Cisco also supports API development through the OpenClarity project, which is a suite of open-source API tools for cloud-native security and observability. The OpenClarity project includes the newly announced VMClarity, which lets developers tackle the vulnerabilities of using virtual machines in cloud-native environments.

VMClarity provides agentless detection and management of software bill of materials (SBOM), and because it is agentless, cloud-native security and observability on VMs are enhanced without writing or modifying any code, Cisco stated.

Other suites within the OpenClarity project include APIClarity, an open-source, cloud-native visibility tool for APIs that uses a service mesh framework to capture and analyze API traffic and identify potential risks; and KubeClarity, which is focused on visibility and vulnerability of Kubernetes-based environments.

Additional Cisco API development areas include:

• Nasp, a new project created to provide service mesh-type capabilities to non-cloud endpoints and smaller cloud environments. This lightweight, library-based, open-source service mesh extender can bring applications running on edge devices, legacy VMs, and mobile clients into the Kubernetes service mesh.
• Media Streaming Mesh, an open-source project that runs real-time media applications in cloud-native Kubernetes environments more efficiently.
• APIx Manager, which helps developers improve API quality and security early in the development lifecycle and is integrated into integrated development environments.

The OpenTelemetry (OTEL) observability framework is also driving the way new applications are developed, Gentle said.

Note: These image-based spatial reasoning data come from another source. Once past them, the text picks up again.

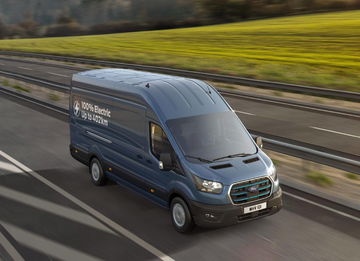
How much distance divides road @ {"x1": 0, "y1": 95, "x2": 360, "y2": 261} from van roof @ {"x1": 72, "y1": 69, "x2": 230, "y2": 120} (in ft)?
6.31

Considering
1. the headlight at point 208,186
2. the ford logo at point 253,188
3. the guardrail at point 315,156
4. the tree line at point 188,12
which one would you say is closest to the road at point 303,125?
the guardrail at point 315,156

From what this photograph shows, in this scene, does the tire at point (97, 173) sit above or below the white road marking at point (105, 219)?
above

Under the auspices of the Cloud Native Foundation, OpenTelemetry technology is being developed by contributors from AWS, Azure, Cisco, F5, Google Cloud, and VMware, among others.  

The group defines OpenTelemetry as a collection of tools, APIs and SDKs used to instrument, generate, collect, and export telemetry data to help analyze software performance and behavior.

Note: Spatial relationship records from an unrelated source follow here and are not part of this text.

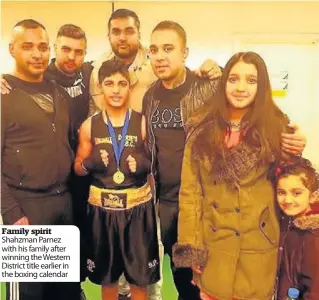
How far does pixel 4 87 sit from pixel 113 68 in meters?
0.48

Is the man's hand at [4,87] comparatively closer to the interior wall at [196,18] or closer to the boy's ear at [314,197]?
the interior wall at [196,18]

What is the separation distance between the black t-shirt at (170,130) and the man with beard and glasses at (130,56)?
8 centimetres

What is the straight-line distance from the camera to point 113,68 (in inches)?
84.4

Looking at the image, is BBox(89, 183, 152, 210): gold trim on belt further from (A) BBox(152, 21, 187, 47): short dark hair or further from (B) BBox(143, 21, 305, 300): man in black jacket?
(A) BBox(152, 21, 187, 47): short dark hair

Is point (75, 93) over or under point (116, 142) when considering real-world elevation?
over

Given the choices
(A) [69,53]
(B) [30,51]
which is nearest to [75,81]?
(A) [69,53]

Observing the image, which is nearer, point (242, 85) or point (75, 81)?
point (242, 85)

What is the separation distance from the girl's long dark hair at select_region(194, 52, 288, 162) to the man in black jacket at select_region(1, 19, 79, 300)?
67 centimetres

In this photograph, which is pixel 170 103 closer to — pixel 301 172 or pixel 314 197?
pixel 301 172

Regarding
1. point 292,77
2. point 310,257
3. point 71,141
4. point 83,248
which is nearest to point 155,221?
point 83,248

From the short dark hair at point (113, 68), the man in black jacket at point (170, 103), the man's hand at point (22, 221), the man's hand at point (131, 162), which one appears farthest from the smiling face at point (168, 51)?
the man's hand at point (22, 221)

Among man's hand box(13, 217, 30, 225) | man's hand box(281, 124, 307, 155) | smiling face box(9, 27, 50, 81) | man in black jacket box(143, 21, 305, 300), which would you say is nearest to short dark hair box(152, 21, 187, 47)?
man in black jacket box(143, 21, 305, 300)

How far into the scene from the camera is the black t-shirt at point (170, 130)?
84.2 inches

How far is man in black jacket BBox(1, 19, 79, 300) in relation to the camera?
213 cm
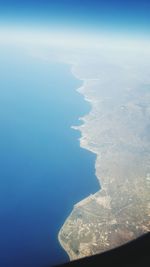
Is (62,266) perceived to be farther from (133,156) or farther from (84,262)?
(133,156)

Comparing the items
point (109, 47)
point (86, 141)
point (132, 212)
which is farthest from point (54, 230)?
point (109, 47)

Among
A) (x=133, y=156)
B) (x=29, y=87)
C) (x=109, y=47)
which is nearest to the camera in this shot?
(x=133, y=156)

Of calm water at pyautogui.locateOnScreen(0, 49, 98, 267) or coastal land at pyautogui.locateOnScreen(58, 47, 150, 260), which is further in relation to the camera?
coastal land at pyautogui.locateOnScreen(58, 47, 150, 260)

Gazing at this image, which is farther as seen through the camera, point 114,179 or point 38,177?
point 114,179

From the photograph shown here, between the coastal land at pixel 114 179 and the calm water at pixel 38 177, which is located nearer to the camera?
the calm water at pixel 38 177

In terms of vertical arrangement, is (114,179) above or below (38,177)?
above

“You can see your data and your gear, and OTEL makes that information accessible. And when you combine all that data together, that’s when it gets actionable for businesses,” Gentle said.

Analysts said the desire to build successful API and developer programs is central to many vendors.

With respect to Cisco’s API efforts and developer programs, the goal is to encourage developers to leverage what Cisco does, and build on it to sell more Cisco products, according to Tom Nolle, president of CIMI Corp. (Nolle recently penned a blog about the challenges vendors face in using APIs and encouraging software development.)

“If you can get a third party to build something to your APIs that sells your products better, it’s a win-win because it costs you nothing,” Nolle said. “Software is much easier to differentiate than hardware; all the real features in networking are software-created.”

The challenge is building a program that’s worthwhile, Nolle said. “Cisco is a big player, and that helps. But there are a lot of developers who’d be looking to work with Cisco, and the more [developers] there are, the less chance for a given developer to get attention. Vendor developers also tend to be worried about the vendor deciding to field their own feature/product if the demand is good enough.”

A vendor’s developer programs aren’t a big factor in customer vendor selection, but they can be considered a benefit, Nolle said.

“Customers don’t tell me that they look at developer programs as a primary factor in picking a vendor, but they do benefit from the programs. Operators (telcos) like good APIs and programs because they often intend to be ‘developers’ themselves,” Nolle said.